<<<<
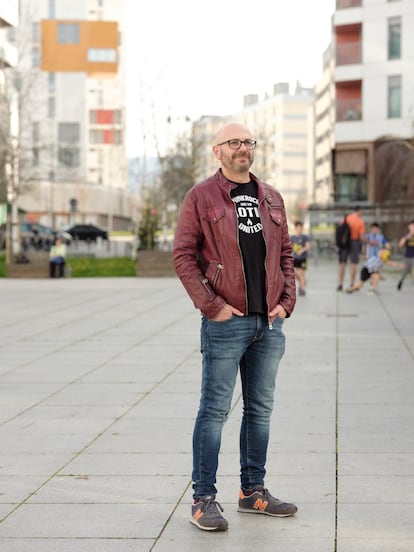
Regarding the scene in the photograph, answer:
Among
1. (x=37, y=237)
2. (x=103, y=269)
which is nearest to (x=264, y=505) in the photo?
(x=103, y=269)

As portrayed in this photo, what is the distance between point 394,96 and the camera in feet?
192

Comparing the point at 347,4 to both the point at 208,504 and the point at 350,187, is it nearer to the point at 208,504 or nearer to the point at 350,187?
the point at 350,187

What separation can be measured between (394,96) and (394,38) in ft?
9.07

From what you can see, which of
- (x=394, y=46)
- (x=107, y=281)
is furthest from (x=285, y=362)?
(x=394, y=46)

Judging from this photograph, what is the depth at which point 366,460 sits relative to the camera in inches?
292

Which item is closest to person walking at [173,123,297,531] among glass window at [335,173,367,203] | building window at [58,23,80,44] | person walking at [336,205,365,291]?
person walking at [336,205,365,291]

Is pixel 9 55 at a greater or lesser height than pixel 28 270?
greater

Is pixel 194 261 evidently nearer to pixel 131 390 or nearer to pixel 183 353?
pixel 131 390

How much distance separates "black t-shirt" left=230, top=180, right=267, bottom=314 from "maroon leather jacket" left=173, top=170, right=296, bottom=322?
0.09 feet

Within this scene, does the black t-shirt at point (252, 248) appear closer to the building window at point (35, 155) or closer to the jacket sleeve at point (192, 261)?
the jacket sleeve at point (192, 261)

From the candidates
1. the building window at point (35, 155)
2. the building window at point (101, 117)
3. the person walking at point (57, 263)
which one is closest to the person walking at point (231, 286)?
the person walking at point (57, 263)

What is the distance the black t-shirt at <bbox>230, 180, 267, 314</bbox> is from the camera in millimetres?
5848

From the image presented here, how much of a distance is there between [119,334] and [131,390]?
19.5 ft

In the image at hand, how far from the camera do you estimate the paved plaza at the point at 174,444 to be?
5746 millimetres
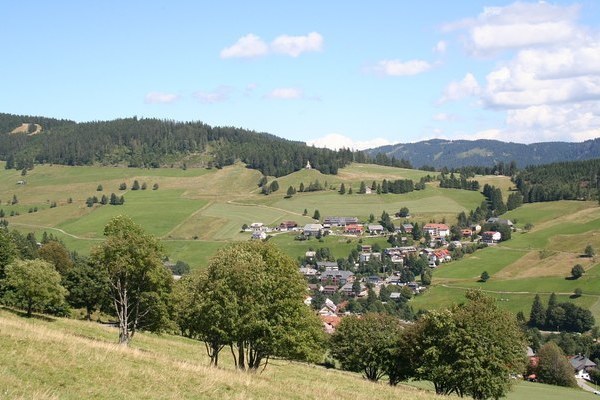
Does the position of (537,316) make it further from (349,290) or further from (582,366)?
(349,290)

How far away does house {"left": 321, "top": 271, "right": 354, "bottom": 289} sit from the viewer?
194500mm

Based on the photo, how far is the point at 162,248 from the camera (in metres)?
45.9

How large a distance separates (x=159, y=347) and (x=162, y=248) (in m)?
9.57

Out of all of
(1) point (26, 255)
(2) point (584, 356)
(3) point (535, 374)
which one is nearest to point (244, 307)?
(1) point (26, 255)

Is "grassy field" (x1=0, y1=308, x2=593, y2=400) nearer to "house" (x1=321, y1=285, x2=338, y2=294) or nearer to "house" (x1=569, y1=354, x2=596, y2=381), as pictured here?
"house" (x1=569, y1=354, x2=596, y2=381)

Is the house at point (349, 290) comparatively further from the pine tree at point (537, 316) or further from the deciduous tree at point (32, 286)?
the deciduous tree at point (32, 286)

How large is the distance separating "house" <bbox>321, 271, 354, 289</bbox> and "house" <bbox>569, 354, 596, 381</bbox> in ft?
258

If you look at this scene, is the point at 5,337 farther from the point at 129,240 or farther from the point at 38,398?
the point at 129,240

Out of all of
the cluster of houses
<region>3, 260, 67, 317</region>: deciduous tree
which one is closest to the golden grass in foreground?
<region>3, 260, 67, 317</region>: deciduous tree

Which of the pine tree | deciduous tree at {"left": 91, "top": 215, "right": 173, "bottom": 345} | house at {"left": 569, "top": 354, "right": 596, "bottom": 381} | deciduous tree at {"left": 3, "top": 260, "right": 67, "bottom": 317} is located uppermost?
deciduous tree at {"left": 91, "top": 215, "right": 173, "bottom": 345}

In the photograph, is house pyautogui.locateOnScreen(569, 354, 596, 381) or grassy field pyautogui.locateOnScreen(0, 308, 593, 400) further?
house pyautogui.locateOnScreen(569, 354, 596, 381)

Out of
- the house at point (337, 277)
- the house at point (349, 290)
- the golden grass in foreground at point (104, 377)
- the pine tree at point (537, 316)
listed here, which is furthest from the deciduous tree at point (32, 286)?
the house at point (337, 277)

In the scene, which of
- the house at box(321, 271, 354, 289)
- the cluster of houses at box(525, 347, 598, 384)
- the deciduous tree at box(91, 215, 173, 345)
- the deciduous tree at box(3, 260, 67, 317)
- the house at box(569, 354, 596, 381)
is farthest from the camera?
the house at box(321, 271, 354, 289)

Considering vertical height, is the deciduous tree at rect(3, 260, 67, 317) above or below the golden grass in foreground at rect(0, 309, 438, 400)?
below
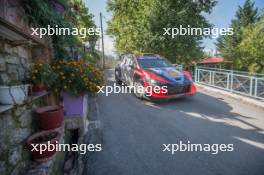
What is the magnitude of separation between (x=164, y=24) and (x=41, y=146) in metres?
11.6

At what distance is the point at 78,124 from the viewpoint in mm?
3480

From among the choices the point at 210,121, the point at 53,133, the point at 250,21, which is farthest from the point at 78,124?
the point at 250,21

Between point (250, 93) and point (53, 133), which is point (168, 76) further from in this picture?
point (53, 133)

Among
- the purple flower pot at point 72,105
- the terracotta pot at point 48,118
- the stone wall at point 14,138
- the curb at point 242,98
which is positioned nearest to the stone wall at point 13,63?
the stone wall at point 14,138

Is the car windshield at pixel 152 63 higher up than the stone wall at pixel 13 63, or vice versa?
the car windshield at pixel 152 63

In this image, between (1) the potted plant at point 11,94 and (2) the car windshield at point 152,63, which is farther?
(2) the car windshield at point 152,63

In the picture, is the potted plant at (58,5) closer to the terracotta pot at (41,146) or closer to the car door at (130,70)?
the terracotta pot at (41,146)

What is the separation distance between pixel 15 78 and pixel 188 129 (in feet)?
11.1

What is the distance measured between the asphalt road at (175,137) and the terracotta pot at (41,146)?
605 mm

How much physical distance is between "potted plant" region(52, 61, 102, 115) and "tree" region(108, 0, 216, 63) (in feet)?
31.1

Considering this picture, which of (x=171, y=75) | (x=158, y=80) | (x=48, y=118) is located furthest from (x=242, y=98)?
(x=48, y=118)

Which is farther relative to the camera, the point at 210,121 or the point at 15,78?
the point at 210,121

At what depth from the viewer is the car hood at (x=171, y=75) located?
18.1 ft

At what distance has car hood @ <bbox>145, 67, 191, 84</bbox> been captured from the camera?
552cm
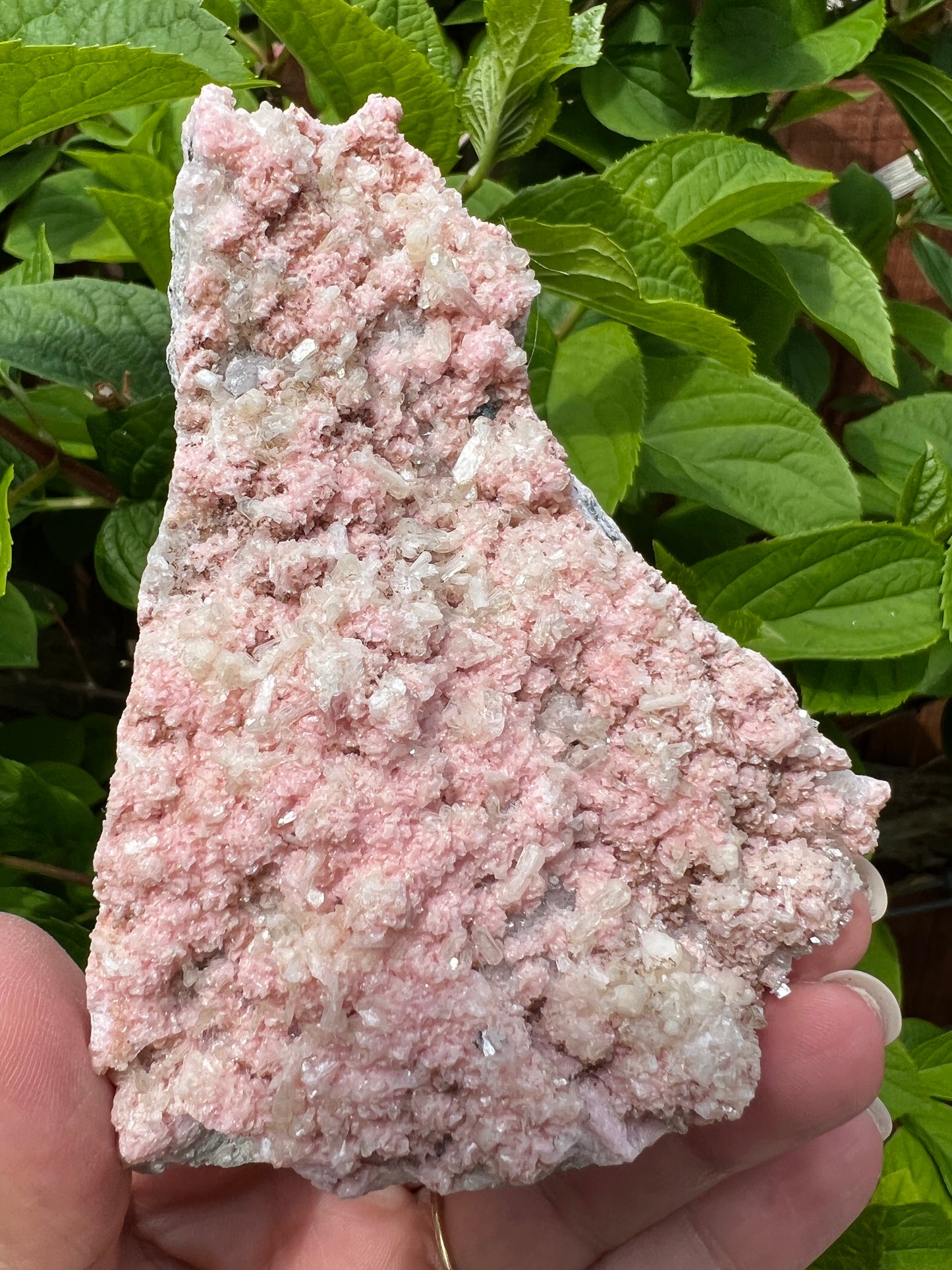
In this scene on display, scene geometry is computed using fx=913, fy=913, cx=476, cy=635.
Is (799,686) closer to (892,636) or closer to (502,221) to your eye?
>>>>
EXERCISE INSTRUCTIONS
Do not include images; quote all of the entries above exactly.

IN RESPONSE
Regarding the scene in the photograph, answer:
Among
1. (x=37, y=237)
2. (x=103, y=269)
which is nearest to (x=264, y=505) in the photo?
(x=103, y=269)

As portrayed in this photo, what is the distance between point 394,96 and the camera in feet?
192

Comparing the point at 347,4 to both the point at 208,504 and the point at 350,187, is it nearer to the point at 208,504 or nearer to the point at 350,187?
the point at 350,187

What separation can be measured between (394,96) and (394,38) in ft?
9.07

From what you can see, which of
- (x=394, y=46)
- (x=107, y=281)
is furthest from (x=285, y=362)?
(x=394, y=46)

Judging from this photograph, what is the depth at which point 366,460 sits relative to the camera in inches?
292

Which item is closest to person walking at [173,123,297,531] among glass window at [335,173,367,203] | building window at [58,23,80,44] | person walking at [336,205,365,291]?
person walking at [336,205,365,291]

Is pixel 9 55 at a greater or lesser height than pixel 28 270?
greater

Is pixel 194 261 evidently nearer to pixel 131 390 or nearer to pixel 183 353?
pixel 131 390

How much distance separates "black t-shirt" left=230, top=180, right=267, bottom=314 from "maroon leather jacket" left=173, top=170, right=296, bottom=322?
0.09 feet

Within this scene, does the black t-shirt at point (252, 248) appear closer to the building window at point (35, 155) or closer to the jacket sleeve at point (192, 261)?
the jacket sleeve at point (192, 261)

From the candidates
1. the building window at point (35, 155)
2. the building window at point (101, 117)
3. the person walking at point (57, 263)
which one is closest to the person walking at point (231, 286)?
the person walking at point (57, 263)

What is the distance the black t-shirt at <bbox>230, 180, 267, 314</bbox> is from the camera in millimetres?
5848

From the image presented here, how much of a distance is there between [119,334] and [131,390]?
19.5 ft

In the image at hand, how far from the camera do you estimate the paved plaza at the point at 174,444 to be?
5746 millimetres
Does the position of (537,316) make it further from (349,290) or further from (582,366)?
(349,290)

How far away does house {"left": 321, "top": 271, "right": 354, "bottom": 289} sit from the viewer?
194500mm

Based on the photo, how far is the point at 162,248 from the camera (in metres)?
45.9

How large a distance separates (x=159, y=347) and (x=162, y=248) (in m)?
9.57

Out of all of
(1) point (26, 255)
(2) point (584, 356)
(3) point (535, 374)
which one is nearest to point (244, 307)?
(1) point (26, 255)

Is "grassy field" (x1=0, y1=308, x2=593, y2=400) nearer to "house" (x1=321, y1=285, x2=338, y2=294) or nearer to "house" (x1=569, y1=354, x2=596, y2=381), as pictured here?
"house" (x1=569, y1=354, x2=596, y2=381)

Is the house at point (349, 290) comparatively further from the pine tree at point (537, 316) or further from the deciduous tree at point (32, 286)?
the deciduous tree at point (32, 286)

How large is the distance separating "house" <bbox>321, 271, 354, 289</bbox> and "house" <bbox>569, 354, 596, 381</bbox> in ft?
258

If you look at this scene, is the point at 5,337 farther from the point at 129,240 or farther from the point at 38,398?
the point at 129,240

Out of all of
the cluster of houses
<region>3, 260, 67, 317</region>: deciduous tree
which one is closest to the golden grass in foreground?
<region>3, 260, 67, 317</region>: deciduous tree

Which of the pine tree | deciduous tree at {"left": 91, "top": 215, "right": 173, "bottom": 345} | house at {"left": 569, "top": 354, "right": 596, "bottom": 381} | deciduous tree at {"left": 3, "top": 260, "right": 67, "bottom": 317} is located uppermost?
deciduous tree at {"left": 91, "top": 215, "right": 173, "bottom": 345}

In the photograph, is house pyautogui.locateOnScreen(569, 354, 596, 381) or grassy field pyautogui.locateOnScreen(0, 308, 593, 400) further?
house pyautogui.locateOnScreen(569, 354, 596, 381)

Out of
- the house at point (337, 277)
- the house at point (349, 290)
- the golden grass in foreground at point (104, 377)
- the pine tree at point (537, 316)
listed here, which is furthest from the deciduous tree at point (32, 286)?
the house at point (337, 277)

In the scene, which of
- the house at box(321, 271, 354, 289)
- the cluster of houses at box(525, 347, 598, 384)
- the deciduous tree at box(91, 215, 173, 345)
- the deciduous tree at box(3, 260, 67, 317)
- the house at box(569, 354, 596, 381)
is farthest from the camera?
the house at box(321, 271, 354, 289)

Considering vertical height, is the deciduous tree at rect(3, 260, 67, 317) above or below the golden grass in foreground at rect(0, 309, 438, 400)?
below
What is the magnitude of separation between (x=164, y=24) and (x=41, y=146) in metres?
11.6

At what distance is the point at 78,124 from the viewpoint in mm?
3480

From among the choices the point at 210,121, the point at 53,133, the point at 250,21, which is farthest from the point at 78,124?
the point at 250,21

Between point (250, 93) and point (53, 133), which is point (168, 76) further from in this picture?
point (53, 133)

Among
- the purple flower pot at point 72,105
- the terracotta pot at point 48,118
- the stone wall at point 14,138
- the curb at point 242,98
which is positioned nearest to the stone wall at point 13,63?
the stone wall at point 14,138

Is the car windshield at pixel 152 63 higher up than the stone wall at pixel 13 63, or vice versa?
the car windshield at pixel 152 63

In this image, between (1) the potted plant at point 11,94 and (2) the car windshield at point 152,63, which is farther?
(2) the car windshield at point 152,63

In the picture, is the potted plant at (58,5) closer to the terracotta pot at (41,146) or closer to the car door at (130,70)?
the terracotta pot at (41,146)

What is the separation distance between pixel 15 78 and pixel 188 129 (in feet)?
11.1

What is the distance measured between the asphalt road at (175,137) and the terracotta pot at (41,146)?
605 mm

How much physical distance is between "potted plant" region(52, 61, 102, 115) and "tree" region(108, 0, 216, 63) (in feet)?
31.1

Considering this picture, which of (x=171, y=75) | (x=158, y=80) | (x=48, y=118) is located furthest from (x=242, y=98)?
(x=48, y=118)

Which is farther relative to the camera, the point at 210,121 or the point at 15,78?
the point at 210,121

At what depth from the viewer is the car hood at (x=171, y=75) located?
18.1 ft

At what distance has car hood @ <bbox>145, 67, 191, 84</bbox> been captured from the camera?
552cm
In this scene on display, scene geometry is computed using fx=913, fy=913, cx=476, cy=635.
Is (799,686) closer to (892,636) or closer to (502,221) to your eye?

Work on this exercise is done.